- **DOCUMENTO**:
= = =
# Ayuda: Puerto paralelo y Shift Registers



## ballonatic (May 13, 2011)

Buenas tardes a toda la comunidad de Foros de electrónica, diferentes temas de aquí me han sido de gran ayuda y ahora decido plantear un problema que tengo.

Para empezar, tengo que hacer un proyecto en ensamblador manipulando hardware, he decidido manejar el puerto paralelo y diseñar un circuito para manejarlo desde el.

El circuito consiste en una serie de Shift Registers 74164 que convierten de serie a paralelo ( yo se que uds sabrán mas que yo). Lo que estoy intentando hacer es manipular 4 displays!, cada display sera controlado por un pin del puerto paralelo individualmente.

Lo que estoy tratando de hacer es manipular el pulso de reloj del 74164 con otro pin del puerto paralelo. Quiero saber si es posible esto?, en resumen ya lo he hecho pero no me funciona el pulso de reloj, esta totalmente de-sincronizado.

Ya que según yo envió un bit por un pin y envió un pulso de reloj(desde otro pin) para que este bit se registre, y consecutivamente completando el byte y la salida va a un display alimentado con otra fuente ( uso opto-acopladores para proteger el puerto paralelo) pero esto funciona aleatoria mente (obviamente no, estoy haciendo algo mal), parece ser que a veces me registra 3 bits ,4 o hasta los 8 bits cuando yo supuestamente solo he enviado un solo un pulso de reloj (bajada de reloj) para registrar solo un bit.
= = =
- **QUÉ SE PIDE**:
Responde según la consulta sobre el puerto paralelo:
(a) ¿Qué modelo de shift register usa el circuito?
(b) ¿Cuántos displays se quieren manipular?
(c) ¿Con qué se protege el puerto paralelo?
Para responder, usa solo la consulta sobre el puerto paralelo.

- **LÍNEAS DE DATOS**:
= = =
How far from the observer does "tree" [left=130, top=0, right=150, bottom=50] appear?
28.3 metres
= = =
- **RESPUESTA**:
(a) El 74164.
(b) Cuatro.
(c) Con opto-acopladores.